Recursive Active Directory group membership using System.DirectoryServices in .NET 3.5

When coding for an organization that uses Active Directory, you will eventually come across the business case for using groups within groups, i.e. a  user is part of say, the HR-Administration group, and that group is itself a member of the HR-Department group. You may then need to secure your application to only allow members of HR-Department to access certain functionality within it,  and so you need an IsUserInGroup function, but one that looks recursively at groups that are members of the requested group.

Over the years I’ve had to come up with such a function in various technologies: VB6 using ADSI, PHP using the php_ldap extension, and System.DirectoryServices in .NET 2.0 with a custom function for recursing.

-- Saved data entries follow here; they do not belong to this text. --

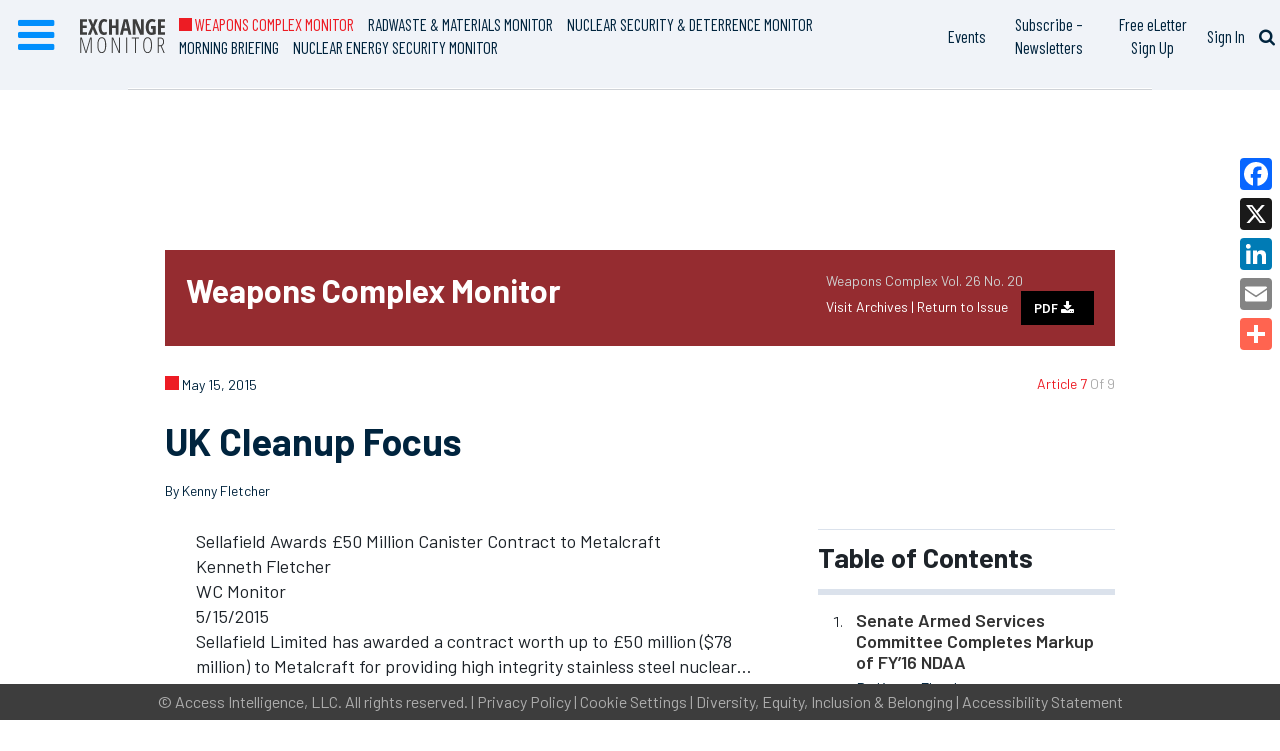

--- FILE ---
content_type: text/html; charset=utf-8
request_url: https://www.google.com/recaptcha/api2/aframe
body_size: 268
content:
<!DOCTYPE HTML><html><head><meta http-equiv="content-type" content="text/html; charset=UTF-8"></head><body><script nonce="Vx3BJWp7aC2oISUWbDnsXA">/** Anti-fraud and anti-abuse applications only. See google.com/recaptcha */ try{var clients={'sodar':'https://pagead2.googlesyndication.com/pagead/sodar?'};window.addEventListener("message",function(a){try{if(a.source===window.parent){var b=JSON.parse(a.data);var c=clients[b['id']];if(c){var d=document.createElement('img');d.src=c+b['params']+'&rc='+(localStorage.getItem("rc::a")?sessionStorage.getItem("rc::b"):"");window.document.body.appendChild(d);sessionStorage.setItem("rc::e",parseInt(sessionStorage.getItem("rc::e")||0)+1);localStorage.setItem("rc::h",'1768968567052');}}}catch(b){}});window.parent.postMessage("_grecaptcha_ready", "*");}catch(b){}</script></body></html>

--- FILE ---
content_type: text/css
request_url: https://www.exchangemonitor.com/wp-content/themes/exm/assets/dist/exm-subscribe-pages.min.css?ver=0.0.10
body_size: 665
content:
.page-template-page-subscribe .subscribe-row{margin-top:1em;text-align:center;display:block;margin:0 auto;padding-top:1em}.page-template-page-subscribe .subscribe-row .btn{max-width:200px;position:relative;margin-top:0.5em;display:inline-block;transition:all 0.2s ease-in;-webkit-transition:all 0.2s ease-in;-moz-transition:all 0.2s ease-in;-o-transition:all 0.2s ease-in}.page-template-page-subscribe .subscription-details{margin-top:1em;margin-bottom:0}.page-template-page-subscribe .subscription-details .col-md-6{padding:0}.page-template-page-subscribe .subscription-details .condensed-title{font-size:1.75rem !important;margin-top:0.25em}.page-template-page-subscribe .wcm-subscribe .subscribe-details{color:#f47b7f !important}.page-template-page-subscribe .ghg-subscribe .subscribe-details{color:#3adf7f !important}.page-template-page-subscribe .wcmb-subscribe .subscribe-details{color:#7fabda !important}.page-template-page-subscribe .rwm-subscribe .subscribe-details{color:#f9b882 !important}.page-template-page-subscribe .nsdm-subscribe .subscribe-details{color:#c6a5b7 !important}.page-template-page-subscribe .subscribe-details{transition:all 0.2s ease-in;-webkit-transition:all 0.2s ease-in;-moz-transition:all 0.2s ease-in;-o-transition:all 0.2s ease-in;margin-top:0.8em;display:block;text-align:center}.page-template-page-subscribe .subscribe-details:hover{color:white !important}.page-template-page-subscribe .exm-page-container{border:none;overflow:hidden;margin-bottom:5rem}.page-template-page-subscribe .exm-page-container>.title{display:none}.page-template-page-subscribe .title{text-align:left;padding:0;margin:0}.page-template-page-subscribe p{margin-top:1em;font-family:"Merriweather",serif;font-size:2rem}.page-template-page-subscribe p.radwaste-main,.page-template-page-subscribe p.subscribe-excerpt{font-size:2.3rem}.page-template-page-subscribe p.smaller{font-size:2rem}.page-template-page-subscribe .subscribe-widget{margin-top:0em;padding:2em !important}.page-template-page-subscribe .subscribe-widget:first-child{margin-top:2em}.page-template-page-subscribe .separation-row{min-height:1px;display:inline-block;background-color:gray;width:100%;max-width:100%}.page-template-page-subscribe .wcmb-choices img{position:relative;max-width:80%;padding:5px;margin-top:1em;display:block;margin:0.5em auto}.page-template-page-subscribe .subscribe-widget .btn,.page-template-page-subscribe .subscribe-widget .btn i{font-size:1.5rem}.page-template-page-subscribe #content-listing-subscribe-widget{margin-top:0;margin-bottom:4em}.page-template-page-subscribe #content-listing-subscribe-widget p.desc{margin-bottom:0 !important;min-height:90px}.page-template-page-subscribe #content-listing-subscribe-widget .condensed-title{margin-bottom:0}.page-template-page-subscribe .condensed-title-smaller{font-size:2rem !important}.page-template-page-subscribe .subscribe-list #content-listing-subscribe-widget{margin-bottom:2em}.page-template-page-subscribe #issue-post-title-block{margin-bottom:2em}.page-template-page-subscribe .wrap-product .subscribe-widget{margin-bottom:30px}.page-template-page-subscribe .exm-logo-img{width:700px;max-width:100%;height:auto;margin:2em 0}.page-template-page-subscribe .subscribe-list .exm-logo-img{margin-top:0}.page-template-page-subscribe .wcmb-logo{margin-top:1em}.page-template-page-subscribe .radwaste-why,.page-template-page-subscribe .subscribe-why{margin-top:2.5em;font-size:1.8rem}.page-template-page-subscribe .radwaste-why tbody tr,.page-template-page-subscribe .subscribe-why tbody tr{padding-bottom:1em;display:block}.page-template-page-subscribe .radwaste-why tbody tr td:first-child,.page-template-page-subscribe .subscribe-why tbody tr td:first-child{vertical-align:top;padding-right:2em}.page-template-page-subscribe .subscribe-wrap{text-align:right}.page-template-page-subscribe .icon-square{margin-top:5px}.page-template-page-subscribe .also-subscribe-to{font-size:1.75rem;margin-top:0.5em}.page-template-page-subscribe .wrap-product img{position:relative;display:block;max-width:100%}.page-template-page-subscribe .wrap-product p{font-family:"Open Sans Condensed",sans-serif}.page-template-page-subscribe table a{color:#337ab7 !important;text-decoration:none}@media (max-width: 1000px){.page-template-page-subscribe #content-listing-subscribe-widget .condensed-title-smaller{font-size:1.8rem !important}.page-template-page-subscribe .subscribe-widget .btn,.page-template-page-subscribe .subscribe-widget .btn i{font-size:1.3rem}}@media (max-width: 770px){.page-template-page-subscribe .subscribe-widget{display:block;width:400px;max-width:100%;margin:1.5em auto 4em auto}.page-template-page-subscribe .subscribe-widget .btn{max-width:250px !important;margin:0 auto}}@media (max-width: 750px){.page-template-page-subscribe #issue-post-title-block .condensed-title{font-size:2.6rem}.page-template-page-subscribe .exm-logo-img{width:100%}}@media (max-width: 650px){.page-template-page-subscribe #issue-post-title-block .condensed-title{font-size:2.2rem}}@media (max-width: 550px){.page-template-page-subscribe #issue-post-title-block .condensed-title{font-size:2.5rem}}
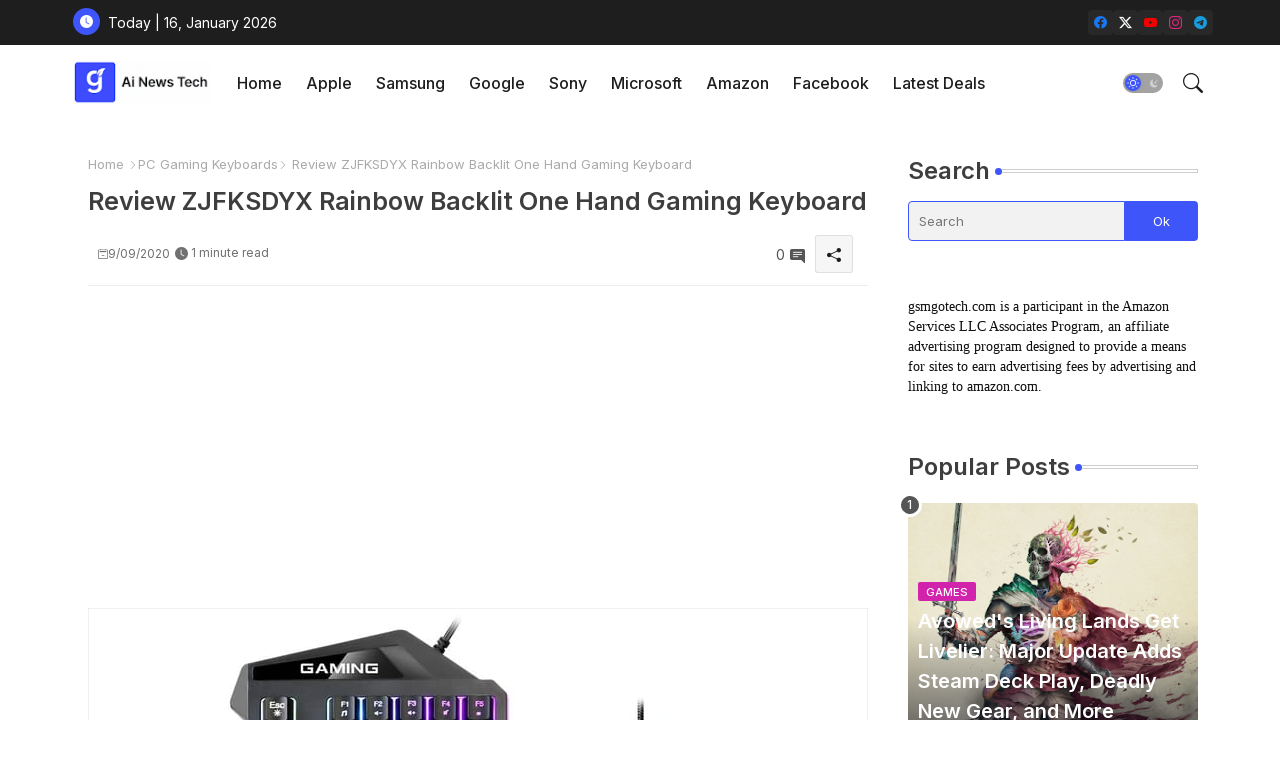

--- FILE ---
content_type: text/html; charset=utf-8
request_url: https://www.google.com/recaptcha/api2/aframe
body_size: 268
content:
<!DOCTYPE HTML><html><head><meta http-equiv="content-type" content="text/html; charset=UTF-8"></head><body><script nonce="BIhMzZHGbL1MeG8GSpuNhA">/** Anti-fraud and anti-abuse applications only. See google.com/recaptcha */ try{var clients={'sodar':'https://pagead2.googlesyndication.com/pagead/sodar?'};window.addEventListener("message",function(a){try{if(a.source===window.parent){var b=JSON.parse(a.data);var c=clients[b['id']];if(c){var d=document.createElement('img');d.src=c+b['params']+'&rc='+(localStorage.getItem("rc::a")?sessionStorage.getItem("rc::b"):"");window.document.body.appendChild(d);sessionStorage.setItem("rc::e",parseInt(sessionStorage.getItem("rc::e")||0)+1);localStorage.setItem("rc::h",'1768597453823');}}}catch(b){}});window.parent.postMessage("_grecaptcha_ready", "*");}catch(b){}</script></body></html>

A few weeks ago I was using .NET 3.5 and decided to look around again to see if there was an easy alternative. It seems the 3.5 release comes with a revamped System.DirectoryServices which makes things much easier for common use cases. And although there is no function to achieve what we need, there is one that helps us do it: group.GetMembers(true).  The parameter when set to true triggers a recursive search of all groups that are members of the current group, and grabs their members too. So it becomes trivial to achieve an IsUserInGroup function:

using System.DirectoryServices.AccountManagement;

...

public static bool IsUserInGroup(string username, string groupname)
{
    var foundUser = false;
    using (var context = new PrincipalContext(ContextType.Domain, "microsoft.com"))
    using (var group = GroupPrincipal.FindByIdentity(context, groupname))
    {
        if (group == null)
        {
            throw new ArgumentException("Group could not be found: " + groupname);
        }

        // GetMembers(true) is recursive (groups-within-groups)
        foreach (var member in group.GetMembers(true))
        {
            if (member.SamAccountName.Equals(username))
            {
                foundUser = true;
                break;
            }
        }
    }
    return foundUser;
}
This entry was posted in Technology. Bookmark the permalink. Both comments and trackbacks are currently closed.

3 Comments

  1. Richard
    Posted 2010/11/01 at 3:57 pm | Permalink

    “group.Dispose();
    context.Dispose();”

    Ever heard of the “using” block?

    using (var context = new PrincipalContext(...))
    using (var group = GroupPrincipal.FindByIdentity(...))
    {
    ...
    }

    “throw new Exception(…)”

    NOOOOOO! You should *never* catch or throw System.Exception; you should always use a more suitable derived type. In this case, an ArgumentException would be a sensible option. If you “throw new Exception(…)”, the calling code has no way of differentiating a “group not found” error from a “stack overflow”, “out of memory” or “thread aborted” error.

  2. Posted 2011/01/22 at 2:43 pm | Permalink

    Thanks Richard, I updated the example code snippet as per your suggestions.

  3. Varin
    Posted 2011/02/25 at 1:45 am | Permalink

    Nice and clean code. I think that enumerating through users in a group might take a long time if the group has thousands of users. Is there a way to use context reference to find a user similar to finding the group as shown in your code?